While this equation is generally correct for an investment over a single period, e.g., a one year loan with a single payment at the end, does it actually fit within and advance CasP’s analytical framing? Another way of asking the question is, while CasP’s simplified discounting equation (aka the capitalization equation) is useful pedagogically, is it useful analytically? If capitalists look to the future, why would they use a trailing P/E ratio to do that? Do similar P/E ratios imply similar rates of return (aka discount rates)? (Compare, e.g., WMT and NVDA.) Is there a meaningful correlation between rates of return and trailing E/P ratios? If capitalists seek to beat the market average rate of return, which has been around 12% annualized over the last 10 years, why would they invest in AMZN or AAPL, with discount rates (aka rates of return) of 1.3% and 2.7%, respectively, as of the time Blair wrote the article? Does using the simplified capitalization equation to derive an “effective discount rate” tell us anything about the rate of return that capitalists seek and crave? Does it tell us anything about differential power, for example? (For example, if two companies have similar E/P ratios, similar market caps, but wildly different annualized rates of return, what does that imply? Different growth expectations? Different hype?)

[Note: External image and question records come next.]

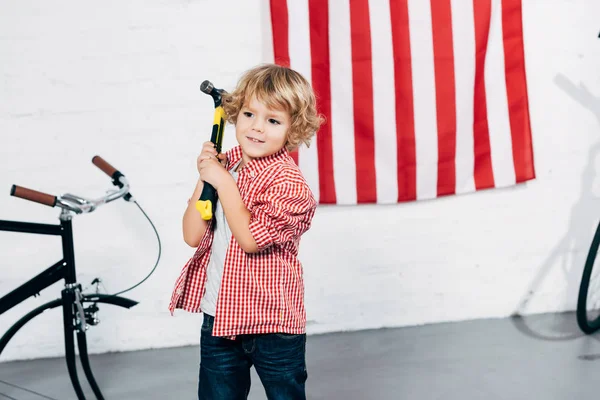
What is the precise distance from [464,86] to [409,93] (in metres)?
0.22

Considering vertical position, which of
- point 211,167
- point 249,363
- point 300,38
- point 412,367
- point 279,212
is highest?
point 300,38

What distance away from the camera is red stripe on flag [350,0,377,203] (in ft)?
9.48

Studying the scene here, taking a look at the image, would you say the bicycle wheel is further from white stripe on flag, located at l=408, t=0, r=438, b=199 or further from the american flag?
white stripe on flag, located at l=408, t=0, r=438, b=199

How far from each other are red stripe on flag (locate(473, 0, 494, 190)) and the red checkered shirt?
4.99 feet

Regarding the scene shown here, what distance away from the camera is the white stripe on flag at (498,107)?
2969 millimetres

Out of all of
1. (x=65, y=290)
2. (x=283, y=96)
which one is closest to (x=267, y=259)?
(x=283, y=96)

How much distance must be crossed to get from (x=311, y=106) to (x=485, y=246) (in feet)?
5.53

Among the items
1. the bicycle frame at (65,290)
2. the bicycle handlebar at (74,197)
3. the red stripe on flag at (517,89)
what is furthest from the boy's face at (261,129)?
the red stripe on flag at (517,89)

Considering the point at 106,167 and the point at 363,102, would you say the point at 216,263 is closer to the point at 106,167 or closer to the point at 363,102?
the point at 106,167

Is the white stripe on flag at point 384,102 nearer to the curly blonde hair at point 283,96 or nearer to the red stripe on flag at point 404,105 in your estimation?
the red stripe on flag at point 404,105

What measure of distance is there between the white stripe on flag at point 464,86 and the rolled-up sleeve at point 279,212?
151 centimetres

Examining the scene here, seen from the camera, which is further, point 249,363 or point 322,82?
point 322,82

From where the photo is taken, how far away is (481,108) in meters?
3.01

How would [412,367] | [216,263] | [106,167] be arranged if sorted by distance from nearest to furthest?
[216,263] < [106,167] < [412,367]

One of the things about CasP that appeals to me is that it claims to center capitalism in finance, which is what I’ve believed it to be for quite some time. Although I previously thought about capitalism in terms of compounding, discounting is the inverse function, and the rate r must be (and are) the same for the two functions to be reversible. From that perspective, CasP rightly focuses on the premium capitalists seek, whether as profits, interest, or yield.

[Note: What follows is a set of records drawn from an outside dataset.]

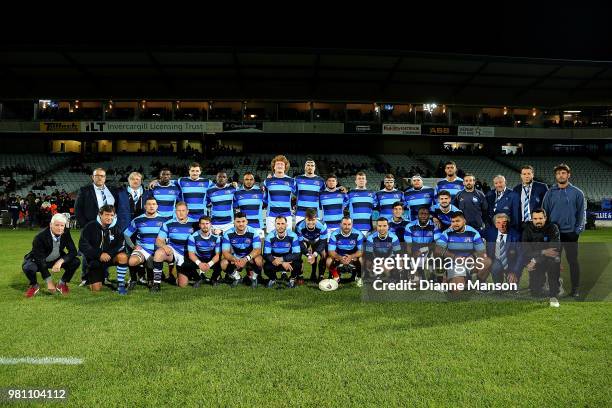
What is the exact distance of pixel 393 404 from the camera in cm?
319

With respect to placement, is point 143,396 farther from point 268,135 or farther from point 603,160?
point 603,160

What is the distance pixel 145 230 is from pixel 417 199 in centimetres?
495

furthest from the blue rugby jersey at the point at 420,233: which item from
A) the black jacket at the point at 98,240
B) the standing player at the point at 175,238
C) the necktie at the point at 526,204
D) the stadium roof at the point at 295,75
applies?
the stadium roof at the point at 295,75

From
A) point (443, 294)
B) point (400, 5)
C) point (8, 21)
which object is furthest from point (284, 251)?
point (8, 21)

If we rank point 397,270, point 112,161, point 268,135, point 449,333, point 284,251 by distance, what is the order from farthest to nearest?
point 268,135 < point 112,161 < point 284,251 < point 397,270 < point 449,333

Unfortunately, CasP tends not to explore how financial analysis is actually done. For example, investors and financial analysts use CAPM (which is discussed in Capital as Power) along with other methodologies to develop free cash flow models. The primary use of CAPM is to derive a “differential” rate of return relative to the market broadly based on the capital structure of the firm in question. In some cases, the target rate of return for the equity component of firm(e.g., INTC) is significantly less than the SP500’s rate, sometimes it is greater (e.g., TSLA). The discount rate actually used in the model typically is the weighted average cost of capital (WACC), which weights the relative contributions and expectations of debt and equity to form a composite discount rate. Future growth calculations are done separately, and the discount rate (WACC) is applied to the predicted future earnings to reduce them to a net present value. Here is a good place to get a sense of how these models are constructed.

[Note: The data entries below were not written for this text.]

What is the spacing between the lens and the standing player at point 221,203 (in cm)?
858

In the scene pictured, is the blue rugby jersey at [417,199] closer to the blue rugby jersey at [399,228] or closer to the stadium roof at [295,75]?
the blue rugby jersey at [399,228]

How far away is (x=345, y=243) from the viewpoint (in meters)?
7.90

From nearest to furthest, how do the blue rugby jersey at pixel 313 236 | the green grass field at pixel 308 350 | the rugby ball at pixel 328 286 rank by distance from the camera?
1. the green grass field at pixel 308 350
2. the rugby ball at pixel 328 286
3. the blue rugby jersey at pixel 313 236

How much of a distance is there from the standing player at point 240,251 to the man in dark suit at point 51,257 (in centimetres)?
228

Despite the foregoing, I still hold out some hope that the effective discount rate analysis may be useful at the macro level, but I don’t have access to the necessary data (or if I do, I don’t know how to find it easily). One thing I was trying to do was to determine if there is any correlation between P/E ratio (or E/P ratio) and annualized rate of return of the SP500, but I could not find data expressing both on the same scale and fully aligned (e.g., monthly data for P/E ratios, annual data for rates of return, but not on the same dates).